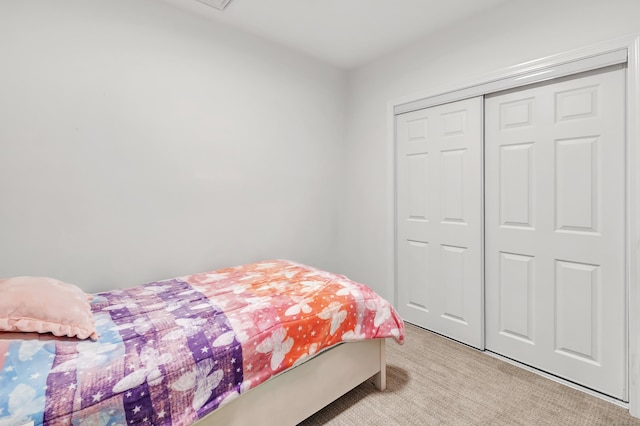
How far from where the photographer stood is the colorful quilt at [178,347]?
972mm

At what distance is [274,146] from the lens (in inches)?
111

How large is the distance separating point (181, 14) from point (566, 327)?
3.42 meters

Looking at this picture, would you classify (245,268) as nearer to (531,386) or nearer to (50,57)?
(50,57)

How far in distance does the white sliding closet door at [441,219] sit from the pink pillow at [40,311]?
239cm

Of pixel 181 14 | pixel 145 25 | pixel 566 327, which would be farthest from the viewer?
pixel 181 14

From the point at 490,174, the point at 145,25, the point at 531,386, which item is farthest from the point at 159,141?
the point at 531,386

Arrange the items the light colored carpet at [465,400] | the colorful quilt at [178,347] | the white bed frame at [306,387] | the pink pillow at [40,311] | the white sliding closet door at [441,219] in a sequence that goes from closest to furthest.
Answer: the colorful quilt at [178,347] → the pink pillow at [40,311] → the white bed frame at [306,387] → the light colored carpet at [465,400] → the white sliding closet door at [441,219]

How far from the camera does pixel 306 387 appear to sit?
156 cm

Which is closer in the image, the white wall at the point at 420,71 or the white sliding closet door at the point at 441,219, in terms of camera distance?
the white wall at the point at 420,71

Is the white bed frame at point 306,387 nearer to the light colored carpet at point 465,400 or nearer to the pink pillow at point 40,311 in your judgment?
the light colored carpet at point 465,400

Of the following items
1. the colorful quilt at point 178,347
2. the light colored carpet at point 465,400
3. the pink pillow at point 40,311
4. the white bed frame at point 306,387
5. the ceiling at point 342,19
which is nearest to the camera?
the colorful quilt at point 178,347

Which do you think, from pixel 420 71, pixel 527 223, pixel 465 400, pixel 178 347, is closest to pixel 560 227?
pixel 527 223

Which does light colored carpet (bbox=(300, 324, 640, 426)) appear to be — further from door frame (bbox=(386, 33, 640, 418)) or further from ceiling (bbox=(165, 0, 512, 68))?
ceiling (bbox=(165, 0, 512, 68))

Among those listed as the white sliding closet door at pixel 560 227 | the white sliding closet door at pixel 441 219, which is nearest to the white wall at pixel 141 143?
the white sliding closet door at pixel 441 219
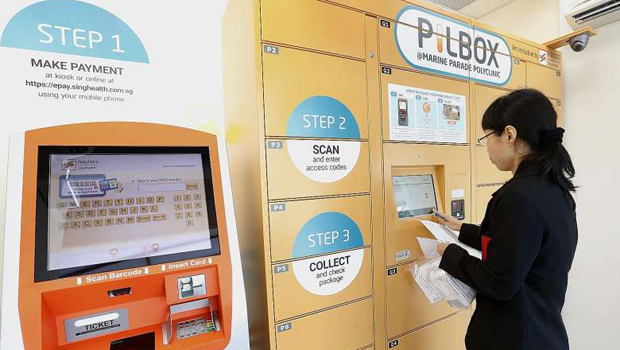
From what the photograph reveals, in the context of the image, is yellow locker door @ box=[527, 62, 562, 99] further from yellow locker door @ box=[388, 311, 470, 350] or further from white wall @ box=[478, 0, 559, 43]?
yellow locker door @ box=[388, 311, 470, 350]

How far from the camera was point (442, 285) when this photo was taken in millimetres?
1228

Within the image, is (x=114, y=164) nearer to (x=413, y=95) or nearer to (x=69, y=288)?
(x=69, y=288)

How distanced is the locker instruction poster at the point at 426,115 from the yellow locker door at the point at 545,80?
804 millimetres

• **STATED GOAL**
Copy the records word for word, beginning at the line containing "Of the following items" and continuing through the last line of the records. Leave the pictures out of your copy.

• **EXERCISE ANSWER**
Of the following items
1. the colorful quilt at point 178,347
2. the light colored carpet at point 465,400
3. the pink pillow at point 40,311
4. the white bed frame at point 306,387
5. the ceiling at point 342,19
which is nearest to the camera?
the colorful quilt at point 178,347

Which do you think, from pixel 420 71, pixel 527 223, pixel 465 400, pixel 178 347, is closest to pixel 560 227?
pixel 527 223

Which does light colored carpet (bbox=(300, 324, 640, 426)) appear to be — further from door frame (bbox=(386, 33, 640, 418)) or further from ceiling (bbox=(165, 0, 512, 68))?
ceiling (bbox=(165, 0, 512, 68))

Among those listed as the white sliding closet door at pixel 560 227 | the white sliding closet door at pixel 441 219, which is nearest to the white wall at pixel 141 143?
the white sliding closet door at pixel 441 219
From what the photograph reveals, in the context of the image, is yellow locker door @ box=[527, 62, 562, 99] further from yellow locker door @ box=[388, 311, 470, 350] or further from white wall @ box=[478, 0, 559, 43]?
yellow locker door @ box=[388, 311, 470, 350]

How far from the camera was point (442, 285) when this photo was taken in millimetres?
1228

Within the image, is (x=114, y=164) nearer to (x=413, y=95) or nearer to (x=69, y=288)?
(x=69, y=288)

How distanced is the locker instruction poster at the point at 426,115 from the yellow locker door at the point at 545,80?
804 millimetres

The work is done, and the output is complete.